Business Loan Becomes Unreal

As is known, a loan from the director / major shareholder to his own BV must be business at the outset. The Supreme Court recently issued an important ruling on a loan that becomes unworkable during the ride.

 

What is going on?

credit problem

Mrs. X granted loans to her husband’s BV in 1998 and 2000. A transport company is operated in this BV. The loans were due with a three-month notice period. The BV has used the loans for the purchase of means of transport. The interest on the loans is credited to the principal. In August 2005, the BV established a lien on the means of transport as security for the repayment of the loans.

In September 2005, the BV dismissed the staff. The BV has sold the means of transport to an affiliated company. Mrs. X reduced the loans to zero in 2005.

 

Court ruling in Arnhem

Court ruling in Arnhem

Court of Arnhem (LJN: BW7233) has refused to deduct the impairment loss because it is an undesirable debtor risk. The Court has left open the question whether the loans at the time of taking out were not effective. According to the Court, the loans have in any case become non-operational during the term due to insufficient action by Mrs X at the time when a third party would have acted.

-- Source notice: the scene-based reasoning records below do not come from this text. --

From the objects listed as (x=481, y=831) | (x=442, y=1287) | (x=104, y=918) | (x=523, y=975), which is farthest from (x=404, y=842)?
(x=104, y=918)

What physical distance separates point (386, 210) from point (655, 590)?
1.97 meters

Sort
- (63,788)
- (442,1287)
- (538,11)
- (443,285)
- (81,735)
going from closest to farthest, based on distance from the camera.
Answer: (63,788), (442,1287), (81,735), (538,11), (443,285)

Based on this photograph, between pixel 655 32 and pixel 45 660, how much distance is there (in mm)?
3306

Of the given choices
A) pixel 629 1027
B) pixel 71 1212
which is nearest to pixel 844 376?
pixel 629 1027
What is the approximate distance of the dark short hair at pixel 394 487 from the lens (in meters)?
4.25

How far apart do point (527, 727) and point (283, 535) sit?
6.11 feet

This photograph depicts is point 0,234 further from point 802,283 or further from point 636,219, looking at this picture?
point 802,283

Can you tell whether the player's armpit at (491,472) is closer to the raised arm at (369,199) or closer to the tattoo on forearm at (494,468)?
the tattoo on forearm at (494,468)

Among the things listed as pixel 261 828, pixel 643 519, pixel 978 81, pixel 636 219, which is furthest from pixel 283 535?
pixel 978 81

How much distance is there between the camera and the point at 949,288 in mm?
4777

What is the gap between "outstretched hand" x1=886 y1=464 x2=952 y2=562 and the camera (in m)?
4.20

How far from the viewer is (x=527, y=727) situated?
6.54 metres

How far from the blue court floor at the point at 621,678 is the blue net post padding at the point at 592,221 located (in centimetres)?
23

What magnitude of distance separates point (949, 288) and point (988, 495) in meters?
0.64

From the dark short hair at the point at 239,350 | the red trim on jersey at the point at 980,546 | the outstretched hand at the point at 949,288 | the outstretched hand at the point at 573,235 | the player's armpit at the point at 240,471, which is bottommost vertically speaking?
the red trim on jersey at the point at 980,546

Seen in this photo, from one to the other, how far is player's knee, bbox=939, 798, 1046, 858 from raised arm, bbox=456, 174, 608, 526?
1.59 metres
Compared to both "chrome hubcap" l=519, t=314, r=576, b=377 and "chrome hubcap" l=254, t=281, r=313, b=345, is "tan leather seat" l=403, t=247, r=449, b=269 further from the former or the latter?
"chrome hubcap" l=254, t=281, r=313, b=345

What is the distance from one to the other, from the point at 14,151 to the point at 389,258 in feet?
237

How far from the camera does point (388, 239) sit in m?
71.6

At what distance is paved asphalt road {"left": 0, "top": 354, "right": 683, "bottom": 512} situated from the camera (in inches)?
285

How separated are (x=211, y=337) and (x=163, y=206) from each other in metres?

According to the Court, X did not act, or at least insufficiently, after she knew that the BV suffered significant losses. For example, X has:

  • the loans were not claimed when full repayment was still possible;
  • allowed the interest to be credited; and
  • no use was made of the lien at the time the means of transport were sold to an affiliated BV.

 

Supreme Court ruling

financial problem

The Supreme Court recently overturned the ruling of the Court.

For not taking into account a debtor loss on a loan that was business when it was contracted, the inspector must prove:

  • at what time a business acting third party in similar circumstances would have taken what measure to safeguard his rights; and
  • to what extent it would have succeeded.

If this analysis implies that and to what extent a third loss would have suffered, the loss suffered by Mrs X is deductible to that extent. Another Court must now assess this.

Tip. As soon as it appears that the BV cannot meet its obligations, it is advisable to claim the loan. Otherwise you run the risk that the impairment loss is not deductible. Fortunately, the burden of proof lies with the inspector.